Kurdu nehirin ortasında bırakıp kendi bölgeme hızla geçmiş, vampirin peşine düşmüştüm.

•••

"Onu öldürmemeliydin, ortalık kızışacak."

"Baba."

"Odana gidebilirsin."

Irene bana bakmış, beni savunmak için ağızını açmıştı fakat annem onu durdurmuştu.

"O sadece beni koruyordu. O pislik bana za-"

"Irene, odana."

Bir şey demeden odama çıktığımda kapıyı sertçe kapadım. Ne yapsam hata oluyordu. Öldürmeseydim neden öldürmedin diye sorguya çekilecektim. Sabah olmak üzereydi, kendimi terastan aşşağı atarak ormanın derinliklerine girdim. Geri kalan üç manyağı bulmak istiyordum. Ağaçları kokladığımda kokuları sarmıştı. Bizi yanıltmak için yaptıkları çok belliydi.

Kendimi nehrin kıyısında bulduğumda karşı tarafa baktım. Tam karşımda duran kurt, dün gece beni nehire düşürüp izleyen kişiydi. Vampirler yüzünden nöbette olmalıydı. Şirin bir ses çıkarttığında kayaya oturup gözlerinin içine baktım.

"İnsan formuna dönüp benimle sohbet etmeye ne dersin? Böylece dün beni nehire düşürmeni konuşabiliriz."

Bana hırladığında sırıttım.

"Biliyorum, biliyorum. Oraya geçmem yasak, düşmanız vs. Lanet olsun ki senin yüzünden o manyak vampiri öldüremedim ve hâlâ buralarda dolaşıyor. İki vampir kalması gerekirken üç vampir kaldı."

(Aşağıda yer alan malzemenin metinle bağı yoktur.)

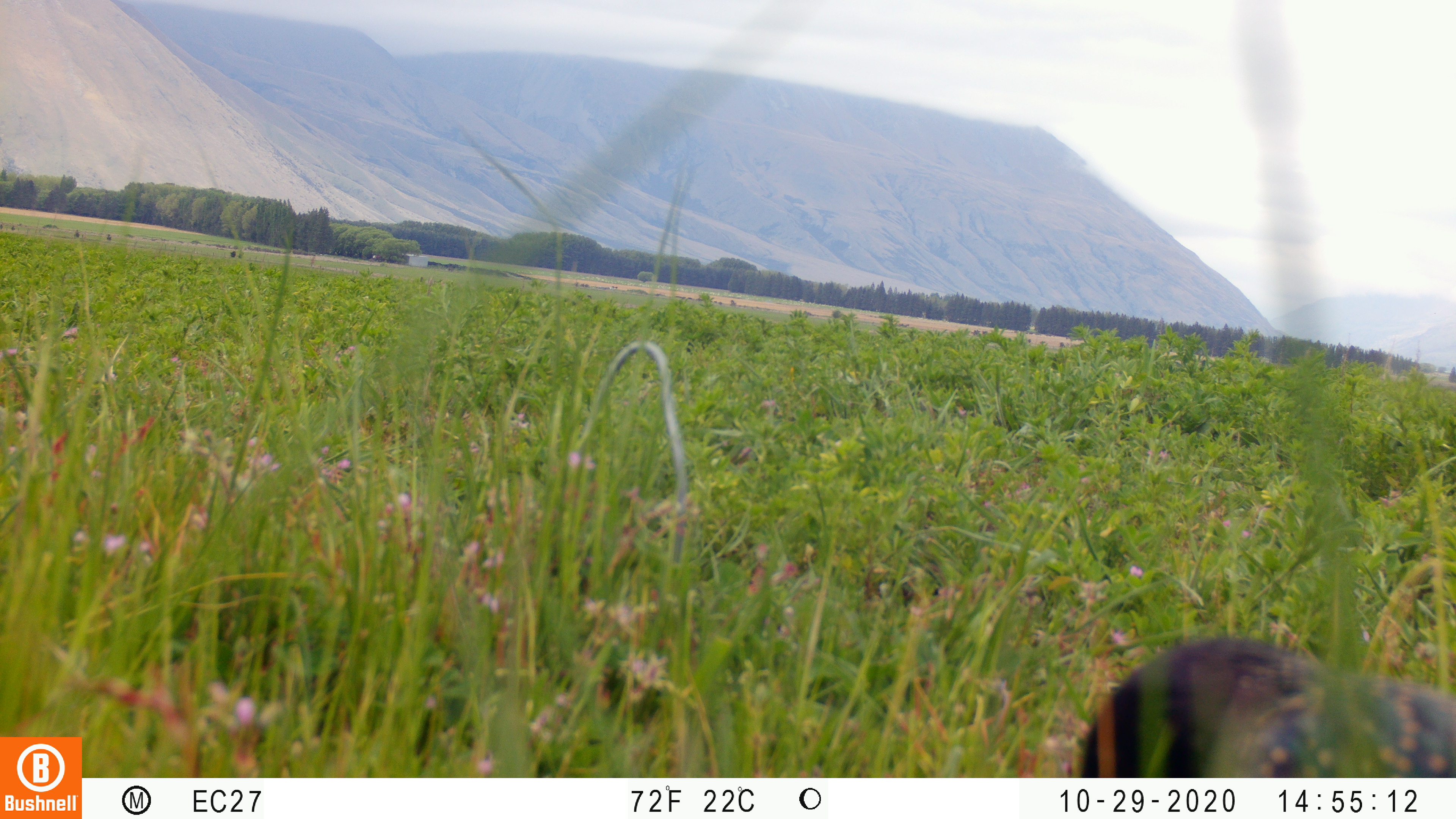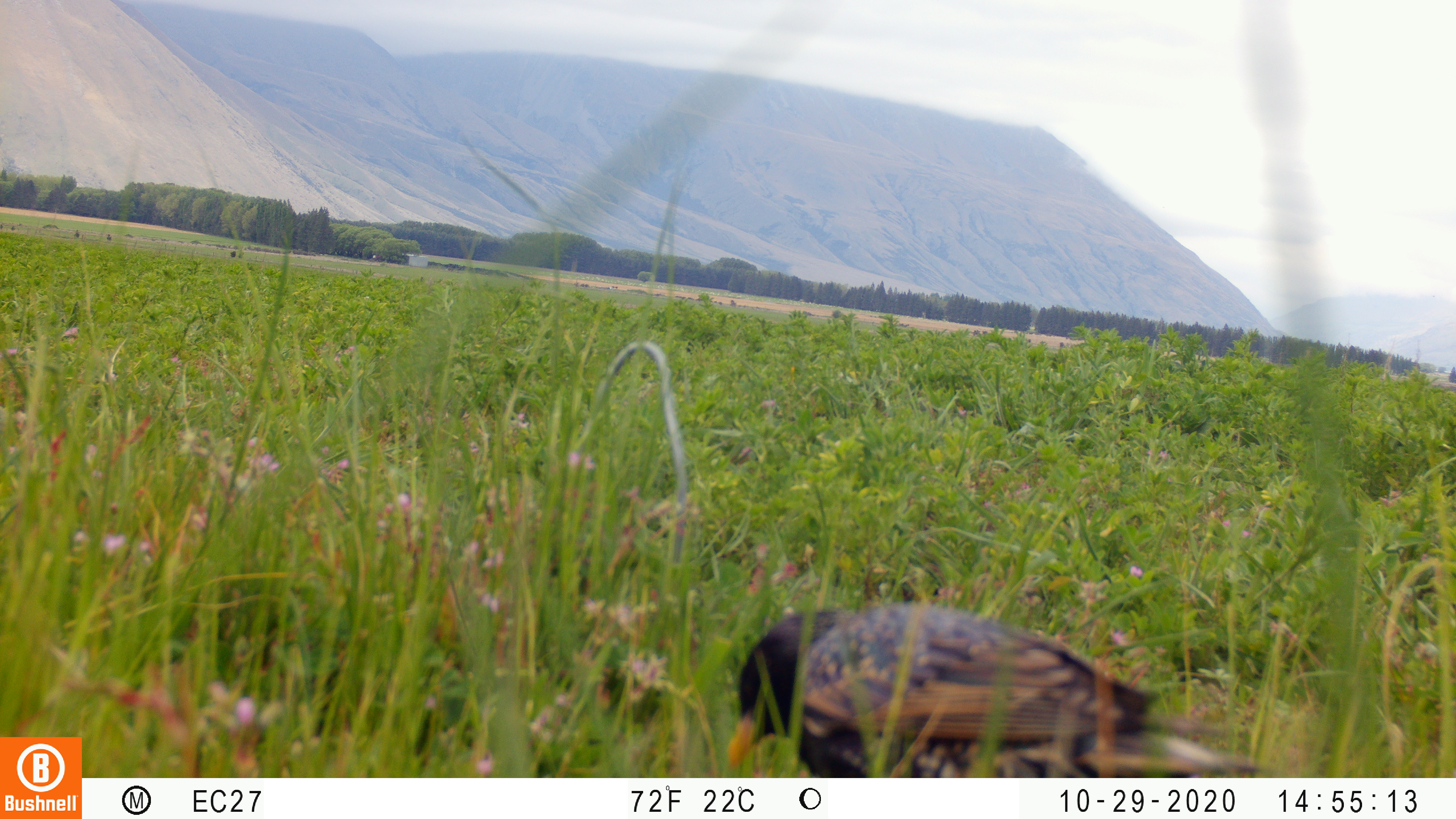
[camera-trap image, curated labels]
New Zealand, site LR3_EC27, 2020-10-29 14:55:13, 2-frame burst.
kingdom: Animalia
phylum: Chordata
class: Aves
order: Passeriformes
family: Sturnidae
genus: Sturnus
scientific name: Sturnus vulgaris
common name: european starling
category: starling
Starling (european starling) (Sturnus vulgaris).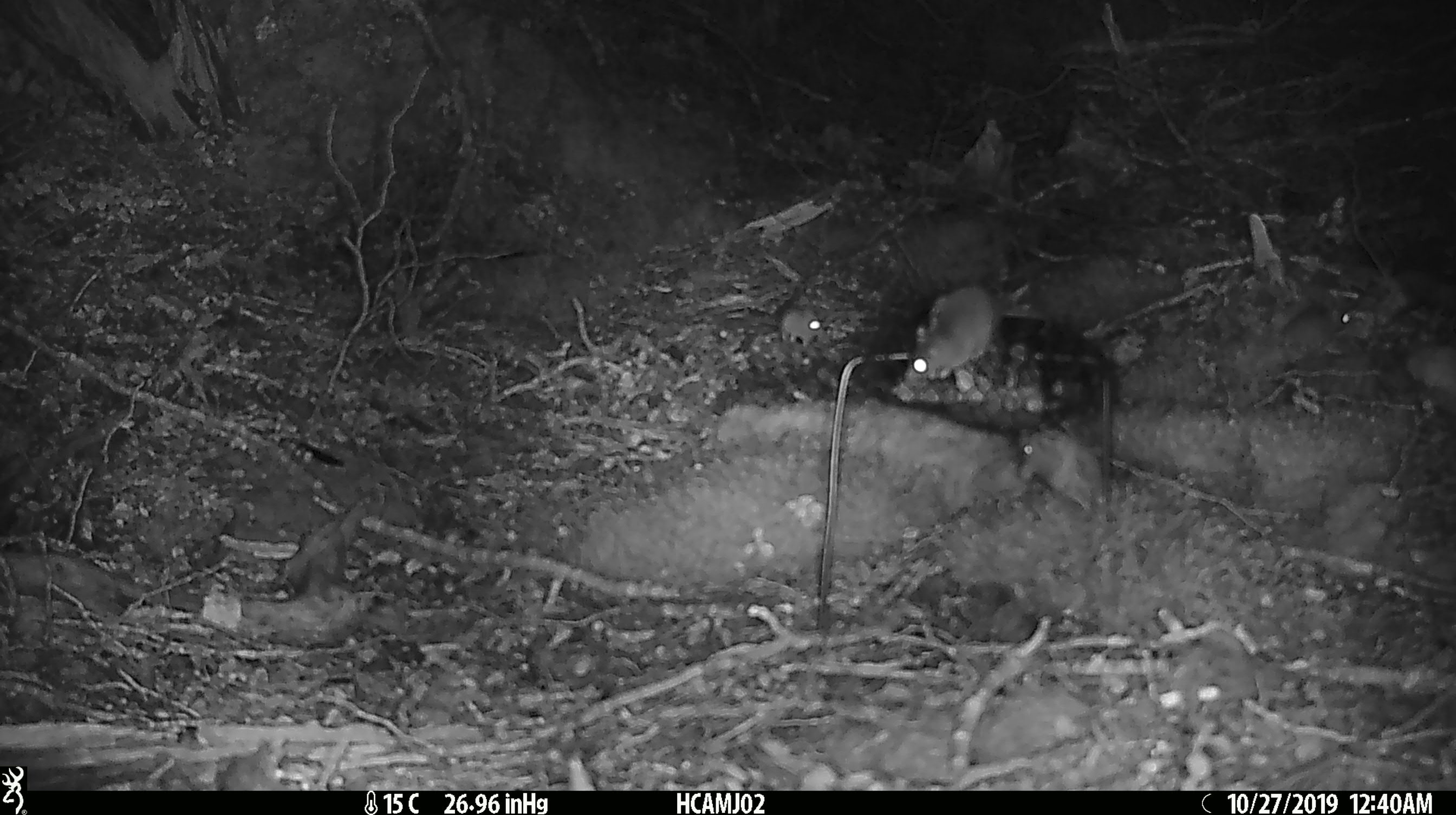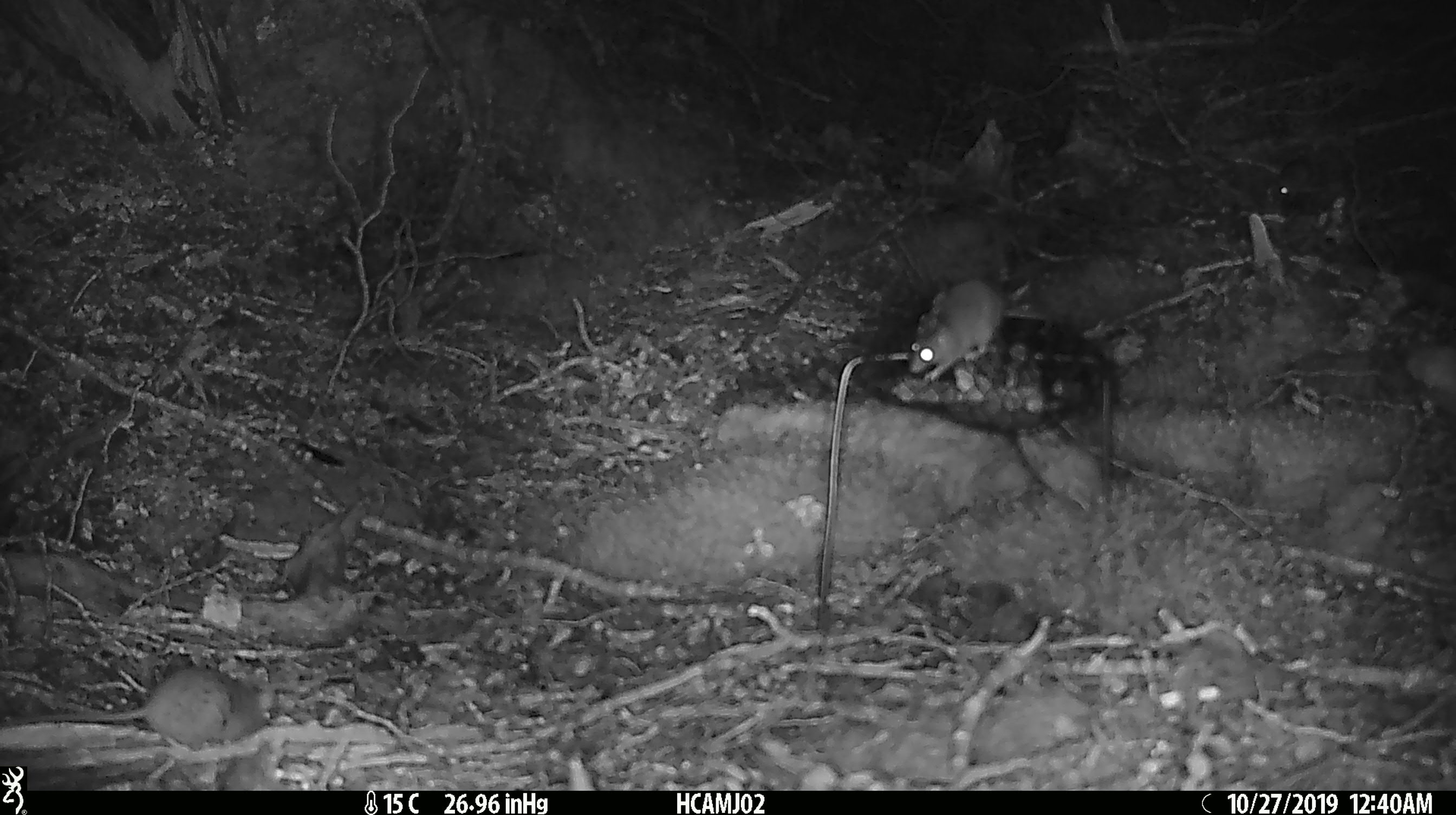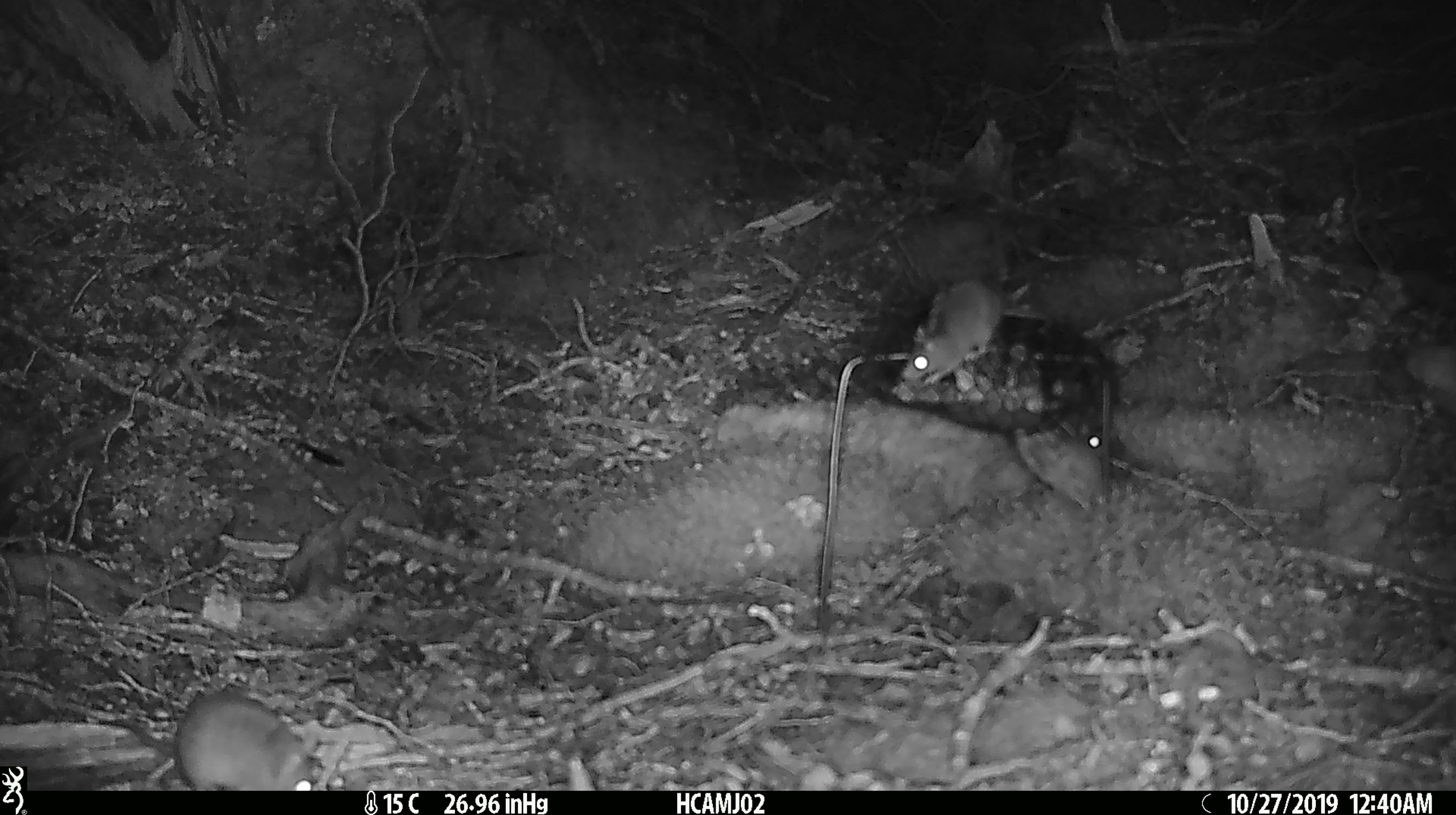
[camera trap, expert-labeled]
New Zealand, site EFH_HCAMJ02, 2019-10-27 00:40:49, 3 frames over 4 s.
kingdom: Animalia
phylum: Chordata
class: Mammalia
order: Rodentia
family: Muridae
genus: Mus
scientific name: Mus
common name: mouse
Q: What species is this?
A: Mouse (Mus).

Hiçbir şey demeden öylece dikilip beni izliyor, arada sağ solu kesiyordu. İnsan formuna dönmeyeceğini anladığımda pes ederek ayaklandım. Çoktan sabah olmuştu, bugün dersim yoktu. Yeri birçok kez beni aramış ve neden hızla dersten çıktığımı sormuştu. Cevap verme fırsatı bulamamıştım. Bu saatte uyuduğunu bildiğim için yüz yüze gelince anlatmayı seçtim.

Son kez kurt formunda ki varlığa bakarak arkamı döndüm. Birkaç adım atıp koşacağım sırada tekrar hırlamıştı. Omuzumun üstünden ona bakarak göz devirdim. Hem konuşmuyordu hem de insan formuna dönmüyordu. Gitmeye çalıştığımda da hırlayıp kendince engel oluyordu.

"Derdin ne?"

Cevap almayacağımı bildiğim halde ona sorumu yöneltmiş, ellerimi cebime atarak ona dönmüştüm. Gözleri gözlerimden ayrılmıyordu. Sürekli Baekhyun olduğunu düşünüp duruyor, daha sonra tek kurt olan o değil deyip kendimi geçiştiriyordum.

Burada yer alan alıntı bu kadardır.